= EXERCISE DIRECTIONS =
Copy the items below word for word, leaving out the pictures.

= SOURCE RECORDS =

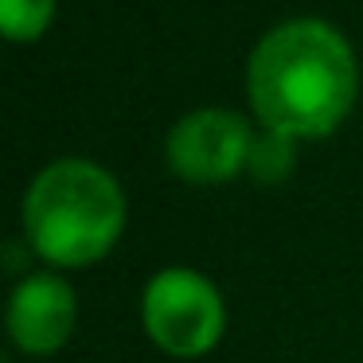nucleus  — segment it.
Wrapping results in <instances>:
<instances>
[{
    "label": "nucleus",
    "mask_w": 363,
    "mask_h": 363,
    "mask_svg": "<svg viewBox=\"0 0 363 363\" xmlns=\"http://www.w3.org/2000/svg\"><path fill=\"white\" fill-rule=\"evenodd\" d=\"M359 71L352 43L328 20H285L258 40L246 63V98L266 133L328 137L355 106Z\"/></svg>",
    "instance_id": "obj_1"
},
{
    "label": "nucleus",
    "mask_w": 363,
    "mask_h": 363,
    "mask_svg": "<svg viewBox=\"0 0 363 363\" xmlns=\"http://www.w3.org/2000/svg\"><path fill=\"white\" fill-rule=\"evenodd\" d=\"M24 235L55 269L102 262L125 230V191L102 164L67 157L48 164L24 191Z\"/></svg>",
    "instance_id": "obj_2"
},
{
    "label": "nucleus",
    "mask_w": 363,
    "mask_h": 363,
    "mask_svg": "<svg viewBox=\"0 0 363 363\" xmlns=\"http://www.w3.org/2000/svg\"><path fill=\"white\" fill-rule=\"evenodd\" d=\"M145 336L172 359H203L227 332V305L211 277L168 266L141 293Z\"/></svg>",
    "instance_id": "obj_3"
},
{
    "label": "nucleus",
    "mask_w": 363,
    "mask_h": 363,
    "mask_svg": "<svg viewBox=\"0 0 363 363\" xmlns=\"http://www.w3.org/2000/svg\"><path fill=\"white\" fill-rule=\"evenodd\" d=\"M254 133L250 121L235 110L203 106L184 113L168 133V168L188 184H223L235 180L250 164Z\"/></svg>",
    "instance_id": "obj_4"
},
{
    "label": "nucleus",
    "mask_w": 363,
    "mask_h": 363,
    "mask_svg": "<svg viewBox=\"0 0 363 363\" xmlns=\"http://www.w3.org/2000/svg\"><path fill=\"white\" fill-rule=\"evenodd\" d=\"M79 320L74 289L59 274H28L9 297V336L28 355H55Z\"/></svg>",
    "instance_id": "obj_5"
},
{
    "label": "nucleus",
    "mask_w": 363,
    "mask_h": 363,
    "mask_svg": "<svg viewBox=\"0 0 363 363\" xmlns=\"http://www.w3.org/2000/svg\"><path fill=\"white\" fill-rule=\"evenodd\" d=\"M55 20V0H0V32L12 43H32Z\"/></svg>",
    "instance_id": "obj_6"
},
{
    "label": "nucleus",
    "mask_w": 363,
    "mask_h": 363,
    "mask_svg": "<svg viewBox=\"0 0 363 363\" xmlns=\"http://www.w3.org/2000/svg\"><path fill=\"white\" fill-rule=\"evenodd\" d=\"M246 168H250L258 180H266V184L289 176V168H293V141H289V137H277V133L254 137L250 164H246Z\"/></svg>",
    "instance_id": "obj_7"
}]
</instances>
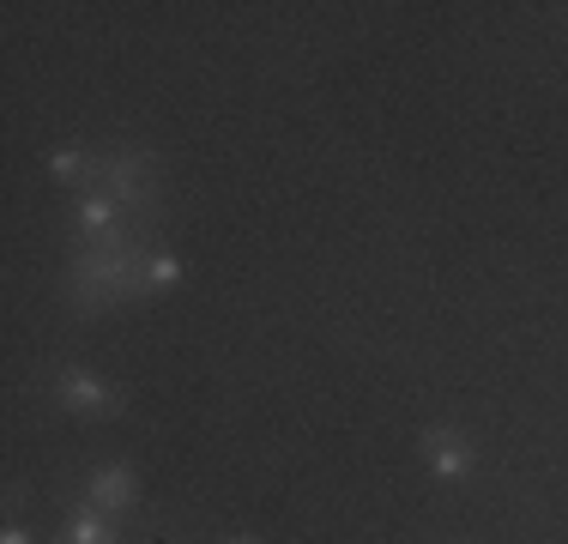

= EXERCISE ANSWER =
nucleus  — segment it.
Wrapping results in <instances>:
<instances>
[{
    "label": "nucleus",
    "mask_w": 363,
    "mask_h": 363,
    "mask_svg": "<svg viewBox=\"0 0 363 363\" xmlns=\"http://www.w3.org/2000/svg\"><path fill=\"white\" fill-rule=\"evenodd\" d=\"M359 71L352 43L328 20H285L258 40L246 63V98L266 133L328 137L355 106Z\"/></svg>",
    "instance_id": "obj_1"
},
{
    "label": "nucleus",
    "mask_w": 363,
    "mask_h": 363,
    "mask_svg": "<svg viewBox=\"0 0 363 363\" xmlns=\"http://www.w3.org/2000/svg\"><path fill=\"white\" fill-rule=\"evenodd\" d=\"M24 235L55 269L102 262L125 230V191L102 164L67 157L48 164L24 191Z\"/></svg>",
    "instance_id": "obj_2"
},
{
    "label": "nucleus",
    "mask_w": 363,
    "mask_h": 363,
    "mask_svg": "<svg viewBox=\"0 0 363 363\" xmlns=\"http://www.w3.org/2000/svg\"><path fill=\"white\" fill-rule=\"evenodd\" d=\"M145 336L172 359H203L227 332V305L211 277L168 266L141 293Z\"/></svg>",
    "instance_id": "obj_3"
},
{
    "label": "nucleus",
    "mask_w": 363,
    "mask_h": 363,
    "mask_svg": "<svg viewBox=\"0 0 363 363\" xmlns=\"http://www.w3.org/2000/svg\"><path fill=\"white\" fill-rule=\"evenodd\" d=\"M254 133L250 121L235 110L203 106L184 113L168 133V168L188 184H223L235 180L250 164Z\"/></svg>",
    "instance_id": "obj_4"
},
{
    "label": "nucleus",
    "mask_w": 363,
    "mask_h": 363,
    "mask_svg": "<svg viewBox=\"0 0 363 363\" xmlns=\"http://www.w3.org/2000/svg\"><path fill=\"white\" fill-rule=\"evenodd\" d=\"M79 320L74 289L59 274H28L9 297V336L28 355H55Z\"/></svg>",
    "instance_id": "obj_5"
},
{
    "label": "nucleus",
    "mask_w": 363,
    "mask_h": 363,
    "mask_svg": "<svg viewBox=\"0 0 363 363\" xmlns=\"http://www.w3.org/2000/svg\"><path fill=\"white\" fill-rule=\"evenodd\" d=\"M55 20V0H0V32L12 43H32Z\"/></svg>",
    "instance_id": "obj_6"
},
{
    "label": "nucleus",
    "mask_w": 363,
    "mask_h": 363,
    "mask_svg": "<svg viewBox=\"0 0 363 363\" xmlns=\"http://www.w3.org/2000/svg\"><path fill=\"white\" fill-rule=\"evenodd\" d=\"M246 168H250L258 180H266V184L289 176V168H293V141H289V137H277V133L254 137L250 164H246Z\"/></svg>",
    "instance_id": "obj_7"
}]
</instances>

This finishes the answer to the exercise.